Kapitel 32

8 2 5
                                    

Vor mir erscheint eine alte Frau, deren Rücken wahrscheinlich schon bessere Tage erlebt hat. Es ist ein Wunder, dass sie noch laufen kann, ohne vorne über zu kippen.

"Ich möchte zu Phillip." Die Alte nickt, bedeutet mir zu folgen.

Ich komme mir vor, wie in einer dieser Vampierfilme. Die dunklen Steinwände und die engen Flure, in denen das einzige Licht ein paar Fackeln werfen, tun ihr Bestes, mir ein mulmiges Gefühl zu geben. Dazu kommt die gruselige Alte, die vor mir entlang humpelt.

Sie bedeutet mir vor einer weiteren Holztür zu warten. "Rühre dich nicht vom Fleck, klar?" Ich nicke. Sie mustert mich ein letztes Mal, dann verschwindet sie in den Raum. Ich bin allein.

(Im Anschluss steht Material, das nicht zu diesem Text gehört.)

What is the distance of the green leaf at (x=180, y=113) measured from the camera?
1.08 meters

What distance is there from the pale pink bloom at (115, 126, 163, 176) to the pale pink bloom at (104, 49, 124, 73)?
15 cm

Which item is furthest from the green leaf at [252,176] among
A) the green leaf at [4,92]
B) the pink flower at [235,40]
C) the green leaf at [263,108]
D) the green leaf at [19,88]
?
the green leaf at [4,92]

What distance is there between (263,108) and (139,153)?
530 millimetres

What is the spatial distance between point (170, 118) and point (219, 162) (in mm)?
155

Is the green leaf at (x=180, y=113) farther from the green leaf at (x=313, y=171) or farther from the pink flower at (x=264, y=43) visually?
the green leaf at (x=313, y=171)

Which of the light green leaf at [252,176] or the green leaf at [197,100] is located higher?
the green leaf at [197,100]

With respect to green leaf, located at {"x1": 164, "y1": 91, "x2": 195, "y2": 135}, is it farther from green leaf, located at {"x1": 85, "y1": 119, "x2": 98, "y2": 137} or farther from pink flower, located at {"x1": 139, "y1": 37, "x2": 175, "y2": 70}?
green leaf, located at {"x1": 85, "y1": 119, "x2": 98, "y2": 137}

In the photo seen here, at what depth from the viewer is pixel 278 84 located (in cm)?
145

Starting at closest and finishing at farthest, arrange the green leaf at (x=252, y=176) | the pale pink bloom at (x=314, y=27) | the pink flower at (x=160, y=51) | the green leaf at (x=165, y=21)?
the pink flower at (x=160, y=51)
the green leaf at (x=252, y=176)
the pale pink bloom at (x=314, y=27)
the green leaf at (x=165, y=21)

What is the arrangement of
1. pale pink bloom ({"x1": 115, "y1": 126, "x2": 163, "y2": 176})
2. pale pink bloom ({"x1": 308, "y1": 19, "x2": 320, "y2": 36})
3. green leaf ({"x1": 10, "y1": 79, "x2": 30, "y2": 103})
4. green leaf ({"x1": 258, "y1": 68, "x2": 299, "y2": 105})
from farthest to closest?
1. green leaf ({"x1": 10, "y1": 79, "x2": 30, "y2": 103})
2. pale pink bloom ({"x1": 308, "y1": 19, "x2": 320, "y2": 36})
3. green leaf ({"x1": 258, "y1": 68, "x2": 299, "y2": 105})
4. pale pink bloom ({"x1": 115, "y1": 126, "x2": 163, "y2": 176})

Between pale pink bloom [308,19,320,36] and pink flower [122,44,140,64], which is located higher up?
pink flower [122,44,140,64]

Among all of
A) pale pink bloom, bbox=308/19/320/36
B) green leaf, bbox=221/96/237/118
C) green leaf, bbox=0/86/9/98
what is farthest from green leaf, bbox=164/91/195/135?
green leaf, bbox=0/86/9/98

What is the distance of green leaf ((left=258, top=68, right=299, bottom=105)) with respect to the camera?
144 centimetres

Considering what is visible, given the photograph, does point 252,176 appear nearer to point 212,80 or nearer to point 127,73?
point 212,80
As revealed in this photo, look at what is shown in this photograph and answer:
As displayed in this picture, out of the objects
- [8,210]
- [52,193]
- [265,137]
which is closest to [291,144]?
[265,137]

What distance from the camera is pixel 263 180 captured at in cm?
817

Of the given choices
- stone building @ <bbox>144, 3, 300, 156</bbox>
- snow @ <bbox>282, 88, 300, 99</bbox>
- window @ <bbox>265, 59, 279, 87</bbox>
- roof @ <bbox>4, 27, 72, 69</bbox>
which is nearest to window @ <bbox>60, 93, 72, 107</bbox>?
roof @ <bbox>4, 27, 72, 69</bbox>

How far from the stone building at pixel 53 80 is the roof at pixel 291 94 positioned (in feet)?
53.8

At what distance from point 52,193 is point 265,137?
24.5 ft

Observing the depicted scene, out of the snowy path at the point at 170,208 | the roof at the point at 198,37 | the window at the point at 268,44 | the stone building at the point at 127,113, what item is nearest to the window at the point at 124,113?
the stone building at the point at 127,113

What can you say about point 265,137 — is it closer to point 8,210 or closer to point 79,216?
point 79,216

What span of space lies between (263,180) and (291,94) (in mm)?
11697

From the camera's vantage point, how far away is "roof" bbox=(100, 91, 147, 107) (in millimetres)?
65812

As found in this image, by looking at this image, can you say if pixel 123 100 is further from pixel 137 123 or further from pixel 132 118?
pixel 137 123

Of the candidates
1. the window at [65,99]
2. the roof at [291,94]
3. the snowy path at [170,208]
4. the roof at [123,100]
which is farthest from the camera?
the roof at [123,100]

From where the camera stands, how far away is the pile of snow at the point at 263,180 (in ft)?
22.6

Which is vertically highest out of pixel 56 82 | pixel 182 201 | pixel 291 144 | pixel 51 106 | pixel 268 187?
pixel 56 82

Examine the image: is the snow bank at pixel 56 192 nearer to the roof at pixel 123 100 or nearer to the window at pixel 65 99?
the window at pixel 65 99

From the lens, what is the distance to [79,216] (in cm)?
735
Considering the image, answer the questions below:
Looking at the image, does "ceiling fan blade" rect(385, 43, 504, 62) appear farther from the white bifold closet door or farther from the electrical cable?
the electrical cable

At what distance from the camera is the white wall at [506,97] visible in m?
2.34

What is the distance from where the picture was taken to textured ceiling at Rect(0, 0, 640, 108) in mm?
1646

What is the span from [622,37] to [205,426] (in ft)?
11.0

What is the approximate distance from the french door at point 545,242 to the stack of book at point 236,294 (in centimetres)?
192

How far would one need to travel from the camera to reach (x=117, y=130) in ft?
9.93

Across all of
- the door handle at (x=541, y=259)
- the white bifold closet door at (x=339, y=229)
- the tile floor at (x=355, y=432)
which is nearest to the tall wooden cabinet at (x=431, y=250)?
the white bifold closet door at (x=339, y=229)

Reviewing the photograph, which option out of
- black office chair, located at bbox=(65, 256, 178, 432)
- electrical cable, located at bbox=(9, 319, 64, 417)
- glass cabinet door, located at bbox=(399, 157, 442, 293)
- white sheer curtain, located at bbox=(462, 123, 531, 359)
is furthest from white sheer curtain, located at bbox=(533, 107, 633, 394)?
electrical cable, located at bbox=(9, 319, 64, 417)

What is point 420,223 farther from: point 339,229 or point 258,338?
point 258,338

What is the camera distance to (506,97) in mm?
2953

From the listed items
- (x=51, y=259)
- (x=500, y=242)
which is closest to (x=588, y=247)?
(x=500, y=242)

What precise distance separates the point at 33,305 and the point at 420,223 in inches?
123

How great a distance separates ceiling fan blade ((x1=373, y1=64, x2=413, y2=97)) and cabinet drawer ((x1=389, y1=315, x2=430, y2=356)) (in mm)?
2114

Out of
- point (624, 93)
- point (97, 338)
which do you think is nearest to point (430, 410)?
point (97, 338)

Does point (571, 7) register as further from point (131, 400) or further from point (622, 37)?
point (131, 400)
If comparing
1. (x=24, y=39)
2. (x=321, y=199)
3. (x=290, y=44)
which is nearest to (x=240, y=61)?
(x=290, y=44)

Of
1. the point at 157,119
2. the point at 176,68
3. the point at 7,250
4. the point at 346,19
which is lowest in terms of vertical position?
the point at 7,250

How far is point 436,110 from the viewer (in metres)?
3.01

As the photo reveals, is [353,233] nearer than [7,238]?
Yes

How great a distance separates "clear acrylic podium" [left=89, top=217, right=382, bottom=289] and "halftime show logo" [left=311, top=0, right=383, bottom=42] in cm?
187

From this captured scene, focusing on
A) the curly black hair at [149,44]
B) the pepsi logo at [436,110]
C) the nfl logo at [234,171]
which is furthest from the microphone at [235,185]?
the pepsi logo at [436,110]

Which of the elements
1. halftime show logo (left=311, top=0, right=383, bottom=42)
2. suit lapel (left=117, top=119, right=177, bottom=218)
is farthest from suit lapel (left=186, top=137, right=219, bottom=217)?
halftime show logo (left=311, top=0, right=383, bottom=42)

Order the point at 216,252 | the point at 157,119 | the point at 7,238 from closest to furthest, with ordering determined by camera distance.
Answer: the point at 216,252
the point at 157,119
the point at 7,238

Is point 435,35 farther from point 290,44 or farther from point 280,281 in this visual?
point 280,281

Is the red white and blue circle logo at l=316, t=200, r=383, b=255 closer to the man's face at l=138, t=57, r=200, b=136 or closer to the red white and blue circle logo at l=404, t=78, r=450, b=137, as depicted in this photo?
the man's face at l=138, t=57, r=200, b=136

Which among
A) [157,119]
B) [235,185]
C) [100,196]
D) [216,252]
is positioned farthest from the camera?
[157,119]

Was ist das hier? Durch wen sehe ich? Hat Ludwig Geheimnisse gehabt? Ist das die Lösung für mein Problem?

Ich beschließe mir alles gut einzuprägen, um es später Nelli exakt wiederzugeben. Vielleicht hilft es ja irgendwas.

Kurze Zeit später öffnet sich die Tür und die Alte winkt mich hinein.

Ich betrete einen Raum, der so gar nicht zu dem passt, was ich bis jetzt von diesem Gebäude sehen durfte. Keine kalten Steine, kein modriger Geruch und vor allem mehr Licht.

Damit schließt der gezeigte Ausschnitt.